I wasn't claiming that the people on that list are the smartest or best-informed people thinking about artificial intelligence.

But, FWIW, from about 13:20 in https://www.youtube.com/watch?v=_sbFi5gGdRA Ashish Vaswani (lead author on that paper) being asked what will happen in 3-5 years and if I'm understanding him right he thinks AI systems might be solving some of the Millennium Prize Problems in mathematics by then; from about 17:10 he's asked about how scientists will work ~5 years in the future and he says AI systems will be apprentices or collaborators; at any rate he's not not saying that human-level AI is likely to come in the near future. From about 1:12:40 in https://www.youtube.com/watch?v=v0gjI__RyCY Noam Shazeer (second author on that paper), in response to a question about "fast takeoff", says that he does expect a very rapid improvement in AI capabilities; he's not explicit about when he expects that to happen or how far he expects it to go, but my impression from the other bits of that discussion I watched is that he too is not not saying that AI systems won't be at or beyond human level in the near future. From about 49:00 in https://www.youtube.com/watch?v=v0beJQZQIGA he's asked: if hardware progress stopped, would we still get to AGI? and he says he thinks yes, which in particular suggests that he does think AGI is in the foreseeable future though it doesn't say much about when.
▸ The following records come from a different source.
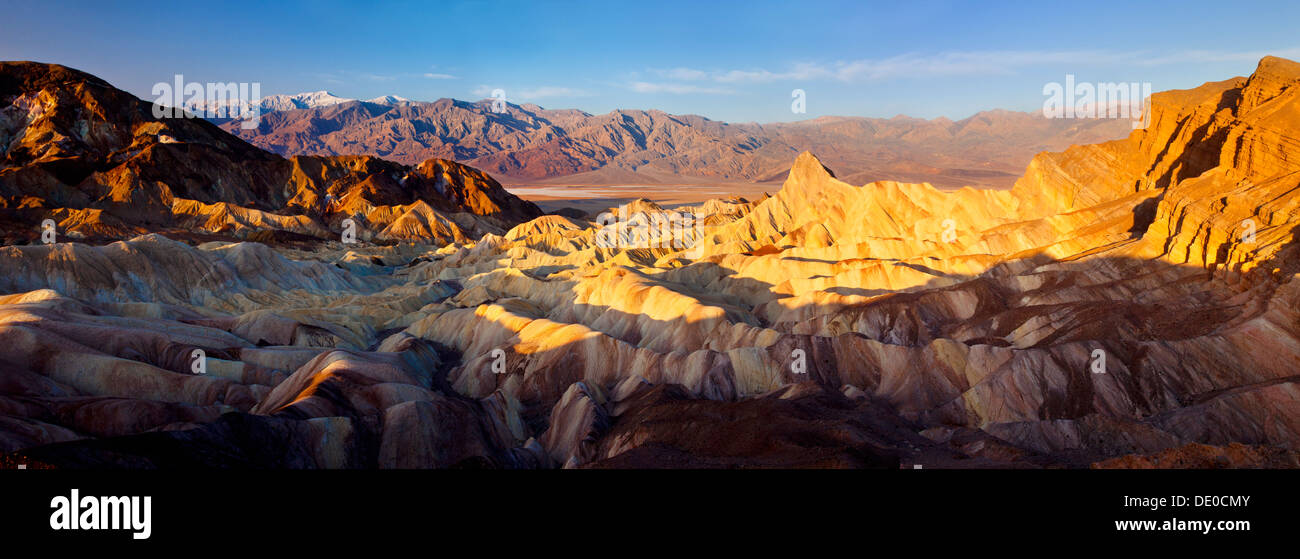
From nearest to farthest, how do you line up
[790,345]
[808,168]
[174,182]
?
[790,345]
[808,168]
[174,182]

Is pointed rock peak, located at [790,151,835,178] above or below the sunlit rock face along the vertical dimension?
above

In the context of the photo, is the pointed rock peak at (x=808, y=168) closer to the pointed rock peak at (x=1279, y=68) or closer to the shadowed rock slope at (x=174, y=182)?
the pointed rock peak at (x=1279, y=68)

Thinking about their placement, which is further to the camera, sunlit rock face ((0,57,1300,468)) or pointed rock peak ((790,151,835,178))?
pointed rock peak ((790,151,835,178))

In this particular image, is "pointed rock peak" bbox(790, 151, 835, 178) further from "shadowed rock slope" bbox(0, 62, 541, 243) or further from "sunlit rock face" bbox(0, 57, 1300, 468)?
"shadowed rock slope" bbox(0, 62, 541, 243)

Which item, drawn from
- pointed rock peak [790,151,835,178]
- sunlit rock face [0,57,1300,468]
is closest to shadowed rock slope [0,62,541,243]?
sunlit rock face [0,57,1300,468]

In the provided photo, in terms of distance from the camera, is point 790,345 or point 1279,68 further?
point 1279,68

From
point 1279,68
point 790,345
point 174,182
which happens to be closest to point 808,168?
point 1279,68

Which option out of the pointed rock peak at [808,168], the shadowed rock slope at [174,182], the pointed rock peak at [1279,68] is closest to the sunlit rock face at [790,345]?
the pointed rock peak at [1279,68]

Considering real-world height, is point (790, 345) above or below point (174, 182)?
below

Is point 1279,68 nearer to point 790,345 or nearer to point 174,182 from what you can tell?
point 790,345
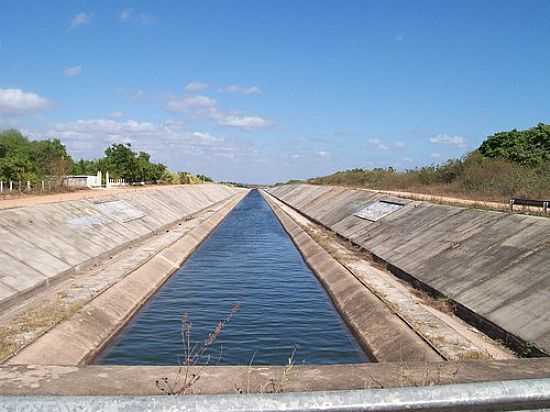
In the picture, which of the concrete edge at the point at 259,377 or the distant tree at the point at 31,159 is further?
the distant tree at the point at 31,159

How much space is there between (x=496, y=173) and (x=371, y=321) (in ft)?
95.8

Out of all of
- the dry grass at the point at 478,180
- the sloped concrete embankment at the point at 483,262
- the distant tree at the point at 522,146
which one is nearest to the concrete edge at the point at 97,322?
the sloped concrete embankment at the point at 483,262

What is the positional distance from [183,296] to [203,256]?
9.43 m

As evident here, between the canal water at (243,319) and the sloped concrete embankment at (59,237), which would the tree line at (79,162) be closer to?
the sloped concrete embankment at (59,237)

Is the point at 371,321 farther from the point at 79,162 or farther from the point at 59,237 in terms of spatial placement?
the point at 79,162

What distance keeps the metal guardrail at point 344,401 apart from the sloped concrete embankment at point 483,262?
6.81m

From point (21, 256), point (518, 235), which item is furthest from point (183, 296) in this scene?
point (518, 235)

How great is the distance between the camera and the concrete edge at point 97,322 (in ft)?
29.8

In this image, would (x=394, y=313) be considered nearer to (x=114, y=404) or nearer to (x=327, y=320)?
(x=327, y=320)

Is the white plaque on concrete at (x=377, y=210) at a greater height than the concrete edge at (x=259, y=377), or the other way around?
the white plaque on concrete at (x=377, y=210)

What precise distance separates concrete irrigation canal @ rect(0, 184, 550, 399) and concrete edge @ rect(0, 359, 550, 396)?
18 mm

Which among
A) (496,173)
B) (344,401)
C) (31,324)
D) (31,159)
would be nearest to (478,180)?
(496,173)

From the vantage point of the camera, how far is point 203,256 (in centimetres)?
2655

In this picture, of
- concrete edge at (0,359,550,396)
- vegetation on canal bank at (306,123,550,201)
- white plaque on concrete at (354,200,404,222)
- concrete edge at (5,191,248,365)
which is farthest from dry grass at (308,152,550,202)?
concrete edge at (0,359,550,396)
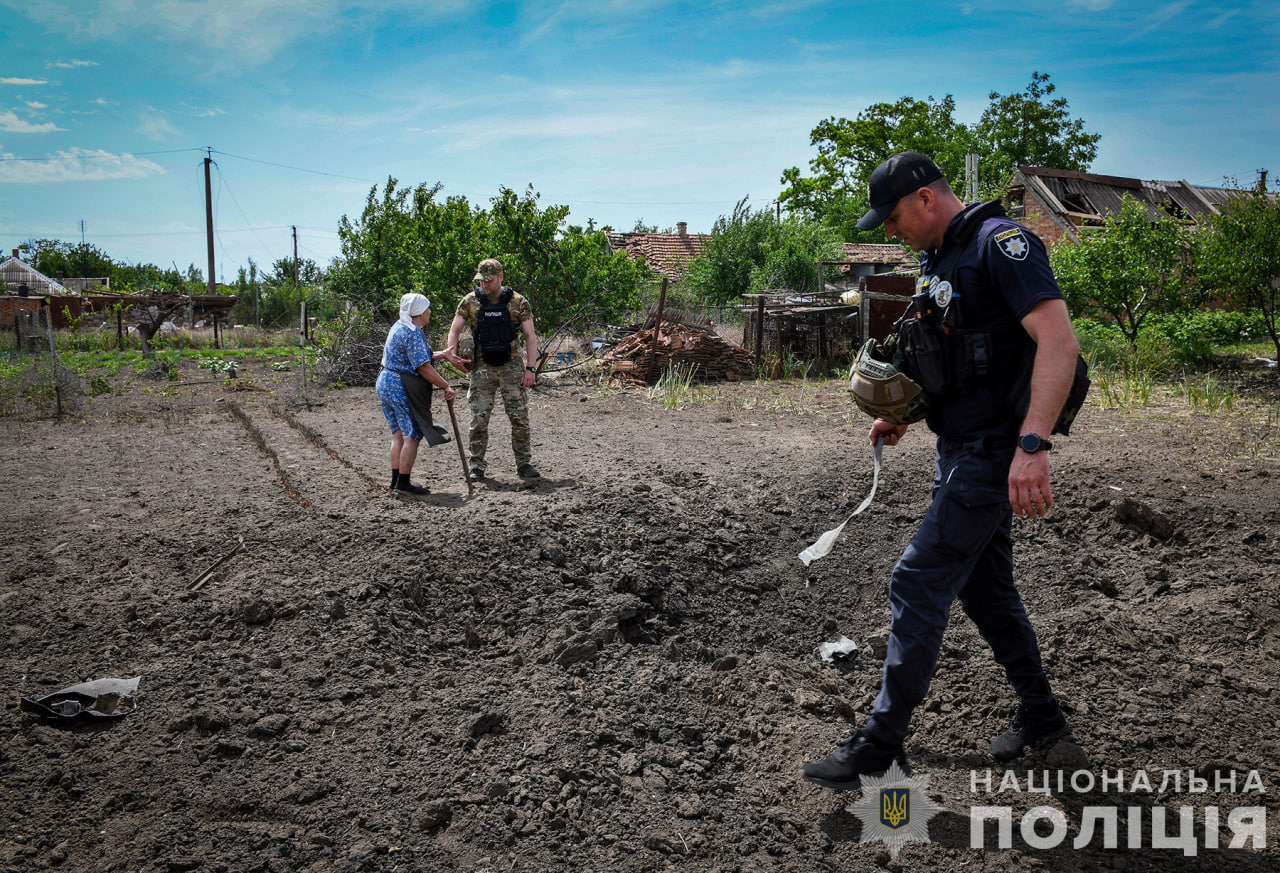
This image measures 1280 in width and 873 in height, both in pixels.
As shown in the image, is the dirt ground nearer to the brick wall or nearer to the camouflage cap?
the camouflage cap

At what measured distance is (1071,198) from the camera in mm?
27391

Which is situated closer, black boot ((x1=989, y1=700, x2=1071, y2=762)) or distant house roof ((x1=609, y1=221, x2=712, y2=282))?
black boot ((x1=989, y1=700, x2=1071, y2=762))

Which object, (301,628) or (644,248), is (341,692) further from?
(644,248)

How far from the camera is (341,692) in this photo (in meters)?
3.51

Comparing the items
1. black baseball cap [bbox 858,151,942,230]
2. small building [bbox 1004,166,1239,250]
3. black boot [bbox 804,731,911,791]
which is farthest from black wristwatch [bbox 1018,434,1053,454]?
small building [bbox 1004,166,1239,250]

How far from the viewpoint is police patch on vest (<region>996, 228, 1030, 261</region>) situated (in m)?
2.41

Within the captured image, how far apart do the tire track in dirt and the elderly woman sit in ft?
1.32

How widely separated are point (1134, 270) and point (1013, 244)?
13162 millimetres

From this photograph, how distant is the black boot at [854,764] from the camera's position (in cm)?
256

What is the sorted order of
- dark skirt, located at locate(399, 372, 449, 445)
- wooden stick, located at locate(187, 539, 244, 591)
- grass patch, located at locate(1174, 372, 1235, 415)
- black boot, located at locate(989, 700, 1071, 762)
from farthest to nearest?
1. grass patch, located at locate(1174, 372, 1235, 415)
2. dark skirt, located at locate(399, 372, 449, 445)
3. wooden stick, located at locate(187, 539, 244, 591)
4. black boot, located at locate(989, 700, 1071, 762)

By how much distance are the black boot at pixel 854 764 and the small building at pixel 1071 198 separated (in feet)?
88.5

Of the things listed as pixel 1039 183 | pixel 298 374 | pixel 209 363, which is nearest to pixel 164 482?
pixel 298 374

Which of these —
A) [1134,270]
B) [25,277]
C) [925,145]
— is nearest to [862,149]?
[925,145]

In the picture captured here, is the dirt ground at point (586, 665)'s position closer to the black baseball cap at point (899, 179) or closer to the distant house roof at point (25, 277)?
the black baseball cap at point (899, 179)
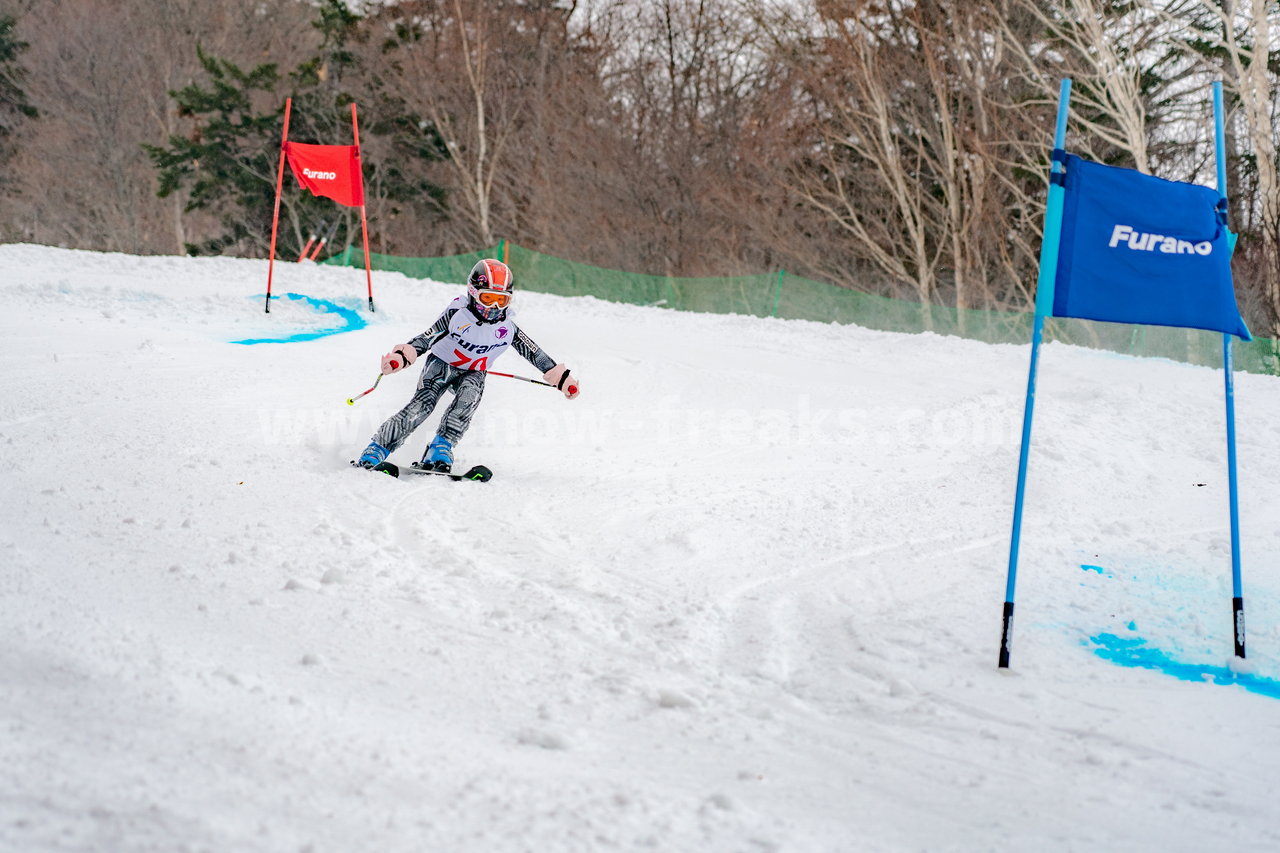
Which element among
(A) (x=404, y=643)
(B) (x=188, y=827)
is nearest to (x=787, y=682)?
(A) (x=404, y=643)

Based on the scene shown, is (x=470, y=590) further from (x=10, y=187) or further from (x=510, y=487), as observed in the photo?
(x=10, y=187)

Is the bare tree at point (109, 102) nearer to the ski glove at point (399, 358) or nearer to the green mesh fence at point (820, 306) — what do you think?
the green mesh fence at point (820, 306)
That's all fairly vague, but I very much don't get the impression that either of these people thinks that AI systems are just dumb stochastic parrots or that genuinely human-level AI systems are terribly far off.

4 months ago

Both "general" and "intelligence" are _at least_ easily arguable without moving any goal posts, not that goal posts have ever been well established in the first place.

user

4 months ago

[deleted]

walkabout

4 months ago

I think a baseline requirement would be that it… thinks. That’s not a thing LLMs do.

adastra22

4 months ago

That’s an odd claim, given that we have so-called thinking models. Is there a specific way you have in mind in which LLMs are not thinking processes?

blibble

4 months ago

dlivingston

4 months ago

??? Many developers, experienced and not, play around with vibe coding. Is your critique of him that he has tried vibe coding?

theusus

4 months ago

I’m critiquing him that he lied in his claim. And anyone who claims same is just farming engagement.

user

4 months ago

[deleted]

strangescript

4 months ago

I love Karpathy, but he is wrong here. In a few short years we went from chat bots being toys and video creation predicted to be impossible in the near term to agents writing working apps and high def video that occasionally is indistinguishable from real life.

The rate depth, breadth and frequency of releases has only increased, not decreased. Meanwhile, everyone is waiting on bated breath for Gemini 3 to drop. A decade for reliable agents is not only comical, but willful cognitive dissonance at this point.